BEGIN Supplied passage

The Body of Christ and the Body of the Believer: Eucharistic Fasting in Roman North Africa
Maureen A. Tilley, University of Dayton

It has been asserted that as early as Soter of Rome and Tertullian in the late second century, Christians kept some form of fast before receiving the Eucharist.(1) This paper explores the origins and the rationale for this fast specifically as it appears in the practice of the Church in Roman North Africa. There appear to be two simultaneously developing and converging trajectories promoting a fast before the reception of Eucharist. The first is change in the time of day the Eucharist is celebrated. The second is the intensification of fasting as a remedy for personal sin. These converge in the late fourth century. The convergance is facilitated, as we shall see, by the end of persecution and the pre-eminent status of Christianity in the period after Julian the Apostate. In the intersection of the three factors, one finds the roots of the pre-communion fast.

A closer examination of the texts often cited in favor of an early origin of the communion fast exposes unreliable witnesses. The first comes from Rome during the episcopate Soter (167-175). There seems to have been some evidence a prohibition of fasting before Eucharist. This prohibition was not a general one. It applied only to the celebrant of the Eucharist who was forbidden to eat or drink unless he was finishing the ceremony of a priest taken ill during the celebration. The penalty was excommunication.(2) This is a curious piece of legislation. First, this sounds like the preoccupation of a later time; and, second, the manuscript evidence for this is not well attested.(3) To say the least it appears suspicious.

A more secure text comes from Tertullian, a generation later. He asked a Christian woman: "Will your husband not know what it is which you secretly taste before (taking) any food?"(4) but even this does not attest a 'communion fast' associated with the celebration of the Eucharist. It is not even a testimony to the a 'communion fast' before the reception of Eucharist in the home from the reserved species.This text does not offer grounds for adducing any fast specifically related to communion at all. It merely indicates that the woman received the Eucharist early in the day, i.e., before the normal hour for prandium, the meal that broke the fast begun the night before. This is a 'fast' observed by all who did not eat during their hours of sleep, nothing more. It leads us to the posssibility that in this instance there was no communion fast per se but a custom of receiving at home before other activities.

But let us leave aside incidents of reception in the home, at an hour one could determine for oneself, and move to communal celebrations which might be more fertile ground for exploring some sort of institutionally-decreed fast before communion, with or without an attached rationale.

Lest we fall prey to the same faulty logic which claimed the Tertullian text as a witness to communion fasting, we should first determine the hour of the day at which food was normally taken for the first time and the hour at which Eucharist was customarily celebrated in antiquity.

END Supplied passage
BEGIN Dataset section

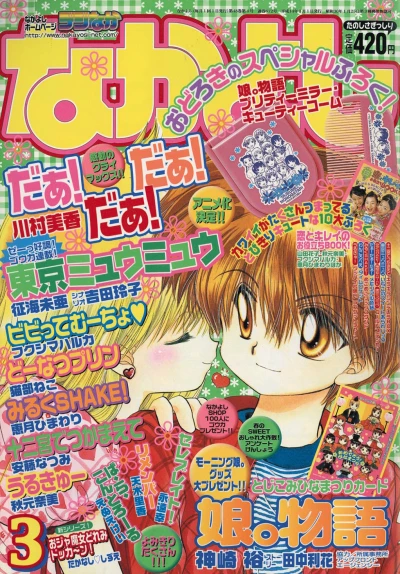 Cover of Volume #200203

END Dataset section

Task instructions:
[a] In the essay on Eucharistic fasting in Roman North Africa, what penalty applied to a celebrant who broke the prohibition from Soter's time?
[b] Continue the essay on Eucharistic fasting in Roman North Africa, picking up after its last sentence.

Exercise answers:
[a] Excommunication.

[b]
At least up to Augustine's time, the first meal of the day, the 'break-fast', was called prandium, no matter at what hour it was taken. The normal time appears to have been near mid-day, about 11:00 a.m.. On a 'fast' day from Tertullian to Augustine, prandium was taken about at mid-afternoon, approximately 3:00 p.m.(5) If the Eucharist were always celebrated in the morning, we have no evidence of a real 'communion-fast'.

If the Eucharist were celebrated in the evening, perhaps in imitation of the Lord's Supper, we might find more of space for the mention and rationalization of the communion fast until later in the day. But the evidence for evening Eucharist past the end of the first century is not strong. Even by the beginning of the second century in the letter of Pliny to Trajan, we see at least some Chrsitian gatherings early in the day.(6) More specifically Tertullian writes of Eucharist before daybreak.(7) In addition, he also records the quandry of those who fear that that reception of the Eucharist may break the stational fast which lasts until mid-afternoon.(8) But this is a personal decision and not one of general custom.(9) This would seem to indicate at the very least that the Eucharist is customarily sometime before three p.m. at the very latest.

When we reach Cyprian's episcopate, specifically during the Decian persecution, there seems to have been some controversy about the hour of Eucharist. The lingering fragrance of  the wine used in the morning celebration may have exposed some to suspicion of being Christian. A switch from the morning to the evening hours, at least in some areas, may have taken place. However, once the persecution had passed, Cyprian condemned those who still used only water or, preferring an evening sacrifice, absented themselves from the morning assembly.(10)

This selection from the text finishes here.